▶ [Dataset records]

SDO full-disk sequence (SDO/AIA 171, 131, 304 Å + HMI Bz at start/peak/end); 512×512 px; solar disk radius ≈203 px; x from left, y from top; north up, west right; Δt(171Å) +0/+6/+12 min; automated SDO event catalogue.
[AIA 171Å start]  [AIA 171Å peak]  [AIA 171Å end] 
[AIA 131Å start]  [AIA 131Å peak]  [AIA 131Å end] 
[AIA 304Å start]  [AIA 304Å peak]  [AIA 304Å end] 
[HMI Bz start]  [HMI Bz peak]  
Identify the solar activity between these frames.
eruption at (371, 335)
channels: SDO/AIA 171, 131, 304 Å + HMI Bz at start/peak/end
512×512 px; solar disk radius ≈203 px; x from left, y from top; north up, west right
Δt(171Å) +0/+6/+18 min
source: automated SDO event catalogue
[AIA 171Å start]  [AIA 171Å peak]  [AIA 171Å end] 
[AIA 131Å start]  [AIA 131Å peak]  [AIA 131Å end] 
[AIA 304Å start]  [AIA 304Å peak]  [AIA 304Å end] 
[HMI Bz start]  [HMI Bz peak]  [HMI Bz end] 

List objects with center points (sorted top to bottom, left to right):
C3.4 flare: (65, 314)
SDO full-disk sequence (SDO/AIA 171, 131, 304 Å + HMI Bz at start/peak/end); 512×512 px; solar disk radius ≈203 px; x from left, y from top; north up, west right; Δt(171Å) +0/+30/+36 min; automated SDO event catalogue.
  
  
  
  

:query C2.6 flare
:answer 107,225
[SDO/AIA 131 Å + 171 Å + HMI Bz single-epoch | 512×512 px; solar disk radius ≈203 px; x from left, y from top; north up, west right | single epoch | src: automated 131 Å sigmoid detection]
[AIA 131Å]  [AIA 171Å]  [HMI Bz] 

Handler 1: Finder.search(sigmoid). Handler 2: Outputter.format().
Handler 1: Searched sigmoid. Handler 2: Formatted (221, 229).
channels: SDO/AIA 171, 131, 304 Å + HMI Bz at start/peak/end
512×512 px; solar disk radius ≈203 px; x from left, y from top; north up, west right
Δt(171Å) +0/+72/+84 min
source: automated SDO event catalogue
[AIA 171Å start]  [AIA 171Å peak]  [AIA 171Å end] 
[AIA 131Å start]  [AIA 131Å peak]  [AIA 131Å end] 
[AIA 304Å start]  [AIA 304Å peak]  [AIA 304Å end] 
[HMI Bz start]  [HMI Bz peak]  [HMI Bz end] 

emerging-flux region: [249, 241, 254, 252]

▶ [Written instruction] Please reproduce every entry above, line for line and without changes.

▶ [Reply]
SDO full-disk sequence (SDO/AIA 171, 131, 304 Å + HMI Bz at start/peak/end); 512×512 px; solar disk radius ≈203 px; x from left, y from top; north up, west right; Δt(171Å) +0/+6/+12 min; automated SDO event catalogue.
[AIA 171Å start]  [AIA 171Å peak]  [AIA 171Å end] 
[AIA 131Å start]  [AIA 131Å peak]  [AIA 131Å end] 
[AIA 304Å start]  [AIA 304Å peak]  [AIA 304Å end] 
[HMI Bz start]  [HMI Bz peak]  
Identify the solar activity between these frames.
eruption at (371, 335)
channels: SDO/AIA 171, 131, 304 Å + HMI Bz at start/peak/end
512×512 px; solar disk radius ≈203 px; x from left, y from top; north up, west right
Δt(171Å) +0/+6/+18 min
source: automated SDO event catalogue
[AIA 171Å start]  [AIA 171Å peak]  [AIA 171Å end] 
[AIA 131Å start]  [AIA 131Å peak]  [AIA 131Å end] 
[AIA 304Å start]  [AIA 304Å peak]  [AIA 304Å end] 
[HMI Bz start]  [HMI Bz peak]  [HMI Bz end] 

List objects with center points (sorted top to bottom, left to right):
C3.4 flare: (65, 314)
SDO full-disk sequence (SDO/AIA 171, 131, 304 Å + HMI Bz at start/peak/end); 512×512 px; solar disk radius ≈203 px; x from left, y from top; north up, west right; Δt(171Å) +0/+30/+36 min; automated SDO event catalogue.
  
  
  
  

:query C2.6 flare
:answer 107,225
[SDO/AIA 131 Å + 171 Å + HMI Bz single-epoch | 512×512 px; solar disk radius ≈203 px; x from left, y from top; north up, west right | single epoch | src: automated 131 Å sigmoid detection]
[AIA 131Å]  [AIA 171Å]  [HMI Bz] 

Handler 1: Finder.search(sigmoid). Handler 2: Outputter.format().
Handler 1: Searched sigmoid. Handler 2: Formatted (221, 229).
channels: SDO/AIA 171, 131, 304 Å + HMI Bz at start/peak/end
512×512 px; solar disk radius ≈203 px; x from left, y from top; north up, west right
Δt(171Å) +0/+72/+84 min
source: automated SDO event catalogue
[AIA 171Å start]  [AIA 171Å peak]  [AIA 171Å end] 
[AIA 131Å start]  [AIA 131Å peak]  [AIA 131Å end] 
[AIA 304Å start]  [AIA 304Å peak]  [AIA 304Å end] 
[HMI Bz start]  [HMI Bz peak]  [HMI Bz end] 

emerging-flux region: [249, 241, 254, 252]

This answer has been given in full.